Al despedirse los últimos delirios de la noche, la mujer de los dedos de hule me despierta y siento sus pesadas manos empujarme de un lado a otro, levantarme como a un muñeco de trapo, desprender las sábanas del colchón, llevándose con ellas un entrañable trozo de mi peste, sustituirla con un deprimente olor a naftalina, luego la escucho exclamar: “¡Nunca podré entender como se masturba con las manos atadas!” y salir, dejándome en la sucesión de procesos mentales que se apretuja tristemente en mi cavidad.

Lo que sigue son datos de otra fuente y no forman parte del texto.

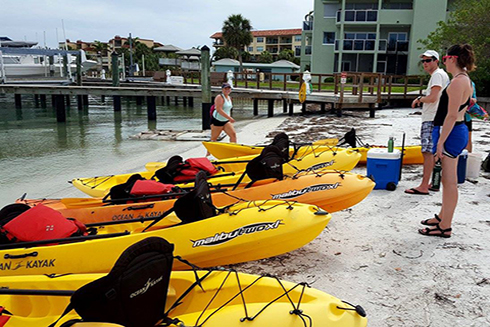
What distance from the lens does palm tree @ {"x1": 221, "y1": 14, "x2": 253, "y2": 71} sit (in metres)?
53.8

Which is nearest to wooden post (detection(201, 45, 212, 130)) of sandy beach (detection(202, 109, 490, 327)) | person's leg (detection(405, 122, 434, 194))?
sandy beach (detection(202, 109, 490, 327))

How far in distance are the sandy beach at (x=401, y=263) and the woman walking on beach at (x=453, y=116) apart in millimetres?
459

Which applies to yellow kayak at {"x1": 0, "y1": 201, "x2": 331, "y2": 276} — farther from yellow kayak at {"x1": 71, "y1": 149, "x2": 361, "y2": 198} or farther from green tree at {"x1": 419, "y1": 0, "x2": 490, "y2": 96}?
green tree at {"x1": 419, "y1": 0, "x2": 490, "y2": 96}

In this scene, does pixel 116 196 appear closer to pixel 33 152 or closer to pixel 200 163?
pixel 200 163

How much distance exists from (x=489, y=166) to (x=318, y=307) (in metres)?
5.19

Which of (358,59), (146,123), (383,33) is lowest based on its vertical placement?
(146,123)

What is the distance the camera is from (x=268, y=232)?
3.33 m

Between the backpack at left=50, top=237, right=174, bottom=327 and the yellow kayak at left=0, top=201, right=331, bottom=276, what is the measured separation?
112 centimetres

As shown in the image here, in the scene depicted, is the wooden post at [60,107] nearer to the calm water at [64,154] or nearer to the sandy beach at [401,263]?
the calm water at [64,154]

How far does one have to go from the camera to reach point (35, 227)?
3.43 meters

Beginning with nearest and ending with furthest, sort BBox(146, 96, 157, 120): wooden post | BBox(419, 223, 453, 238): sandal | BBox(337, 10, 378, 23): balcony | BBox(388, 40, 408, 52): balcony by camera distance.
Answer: BBox(419, 223, 453, 238): sandal < BBox(146, 96, 157, 120): wooden post < BBox(337, 10, 378, 23): balcony < BBox(388, 40, 408, 52): balcony

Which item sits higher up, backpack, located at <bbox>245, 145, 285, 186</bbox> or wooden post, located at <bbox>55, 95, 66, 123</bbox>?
backpack, located at <bbox>245, 145, 285, 186</bbox>

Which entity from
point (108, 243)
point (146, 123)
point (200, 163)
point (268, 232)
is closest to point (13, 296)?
point (108, 243)

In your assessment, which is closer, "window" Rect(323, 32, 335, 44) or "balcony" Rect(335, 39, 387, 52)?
"balcony" Rect(335, 39, 387, 52)
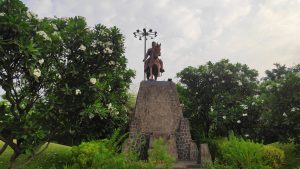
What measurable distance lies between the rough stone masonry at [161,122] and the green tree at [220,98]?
6.22 m

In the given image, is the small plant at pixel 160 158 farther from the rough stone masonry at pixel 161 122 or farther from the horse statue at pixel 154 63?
the horse statue at pixel 154 63

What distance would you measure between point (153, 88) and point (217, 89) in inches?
371

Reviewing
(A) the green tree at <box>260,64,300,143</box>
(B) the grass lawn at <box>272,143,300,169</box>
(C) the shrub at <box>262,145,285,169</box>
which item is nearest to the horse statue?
(A) the green tree at <box>260,64,300,143</box>

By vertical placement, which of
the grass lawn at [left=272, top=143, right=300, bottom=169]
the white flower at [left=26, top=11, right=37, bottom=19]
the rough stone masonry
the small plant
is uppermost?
the white flower at [left=26, top=11, right=37, bottom=19]

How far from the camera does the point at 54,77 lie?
13.1 metres

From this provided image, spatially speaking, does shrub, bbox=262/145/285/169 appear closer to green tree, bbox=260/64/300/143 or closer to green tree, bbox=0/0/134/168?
green tree, bbox=260/64/300/143

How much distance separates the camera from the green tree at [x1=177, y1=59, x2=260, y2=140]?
22047 millimetres

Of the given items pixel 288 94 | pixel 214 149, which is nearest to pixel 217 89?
pixel 214 149

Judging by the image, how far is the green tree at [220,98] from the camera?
2205cm

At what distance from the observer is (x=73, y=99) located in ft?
42.0

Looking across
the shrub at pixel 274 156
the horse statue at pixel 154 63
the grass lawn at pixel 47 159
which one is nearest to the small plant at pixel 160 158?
the grass lawn at pixel 47 159

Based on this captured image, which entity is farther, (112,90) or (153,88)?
(153,88)

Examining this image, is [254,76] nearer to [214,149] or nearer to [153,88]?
[214,149]

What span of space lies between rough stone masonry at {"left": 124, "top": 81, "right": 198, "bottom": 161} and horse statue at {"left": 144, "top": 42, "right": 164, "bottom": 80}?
2.19 feet
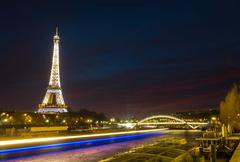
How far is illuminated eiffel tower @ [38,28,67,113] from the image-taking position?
415 ft

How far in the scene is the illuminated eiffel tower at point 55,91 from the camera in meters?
126

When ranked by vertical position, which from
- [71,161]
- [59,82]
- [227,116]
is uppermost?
[59,82]

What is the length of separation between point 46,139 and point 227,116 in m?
42.7

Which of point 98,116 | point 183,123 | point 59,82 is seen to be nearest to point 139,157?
point 59,82

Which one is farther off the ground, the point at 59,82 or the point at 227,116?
the point at 59,82

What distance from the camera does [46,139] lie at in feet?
168

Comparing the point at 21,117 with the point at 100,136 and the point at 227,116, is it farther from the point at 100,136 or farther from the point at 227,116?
the point at 227,116

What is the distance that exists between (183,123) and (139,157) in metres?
166

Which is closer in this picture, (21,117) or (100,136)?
(100,136)

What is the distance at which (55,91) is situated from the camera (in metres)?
126

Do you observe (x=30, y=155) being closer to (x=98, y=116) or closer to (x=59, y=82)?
(x=59, y=82)

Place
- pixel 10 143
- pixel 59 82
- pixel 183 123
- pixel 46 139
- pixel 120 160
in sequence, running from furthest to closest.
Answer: pixel 183 123 < pixel 59 82 < pixel 46 139 < pixel 10 143 < pixel 120 160

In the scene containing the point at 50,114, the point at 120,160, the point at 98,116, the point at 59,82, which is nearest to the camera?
the point at 120,160

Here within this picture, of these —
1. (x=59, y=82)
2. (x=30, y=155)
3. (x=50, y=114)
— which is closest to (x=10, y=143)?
(x=30, y=155)
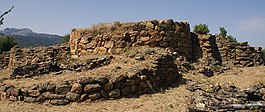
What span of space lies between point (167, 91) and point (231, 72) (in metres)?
5.66

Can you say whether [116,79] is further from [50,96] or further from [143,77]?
[50,96]

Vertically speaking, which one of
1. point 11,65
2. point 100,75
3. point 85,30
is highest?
point 85,30

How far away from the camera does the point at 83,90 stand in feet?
26.8

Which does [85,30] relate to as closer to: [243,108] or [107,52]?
[107,52]

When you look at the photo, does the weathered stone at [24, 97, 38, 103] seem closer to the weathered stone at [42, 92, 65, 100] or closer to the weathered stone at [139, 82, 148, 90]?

Tengo una eternidad para pensar. El tiempo no existe, sólo un espacio que presenta leves modificaciones de las que soy testigo sensitivo; eso me cansa, pero si ahora mis pies se apoyaran en el limen de la muerte aspiraría el último mordisco de aire con delectación.
Aprendí a sentir hace algunos años. Comencé por el más codiciado de los sentimientos. Me acerqué a las personas sin diferenciar unas de otras. En ese tiempo tenía la ingenuidad de creer que era posible amar a todos. La filantropía exige gastos insolventables para un solo hombre. Decidí concentrarme en un sector humano específico: las mujeres. Sin embargo me di cuenta que a estas criaturas no se les puede amar, pues tal acto significa transformarlas en monstruos de extremidades anciroides que te enganchan sin piedad al más mínimo descuido. Preferí olvidarme del amor, aprovechar el miedo que en mi se había forjado, llevarlo hasta las vísceras, hacerlo vivir en el tuétano. Hoy la conciencia de mi ruindad me hace recordar que estoy vivo, y soy un hombre feliz, aun envuelto en la más fragosa tristeza.
Por casualidad logré entrar a uno de esos lugares que llaman manicomios; ahí habitaba una especie de bestias casi tan temible como las mujeres. Me sentí, sin embargo, identificado con esas fieras y sé que aquellos seres son dignos de la tierna admiración.
Una noche escuché el estruendo de una cuchilla voladora, supe que la capa del cielo se rasgaría y tuve frío. Chorros de sangre azul derramados, el líquido divino encharcado, las membranas del mundo desgarradas, la nariz del dios desconcertado asomando por el boquete, y yo, ahogado de tristeza, sin poder respirar en el fondo de aquella cruenta profundidad celestial.
Me trajeron aquí para ocultarme que la vida se rompería, estallaría como estalla mi cuerpo al amor de la sagrada peste y me engañaron diciendo que no era el cielo, que era yo.
No volveré a creer, sólo amaré mi peste y odiaré a quien pueda arrebatármela.
Todos los hombres vivirán como yo: protegiéndose de la tormenta, con un paño azul cubriéndoles los ojos para simular aquello que fue el ahora raído cielo, odiando con cada inyección antiustedes que todos los días punza esa mujer con sus repugnantes dedos de hule, deseando estar en un espacio confortablemente ocupado por el vacío, donde se puede vivir sin proferir una sola palabra y entendiéndolo todo en la más exquisita simplicidad.
Todos los hombres vivirán como yo, esperando la noche para encontrarse al fin con la sublime peste.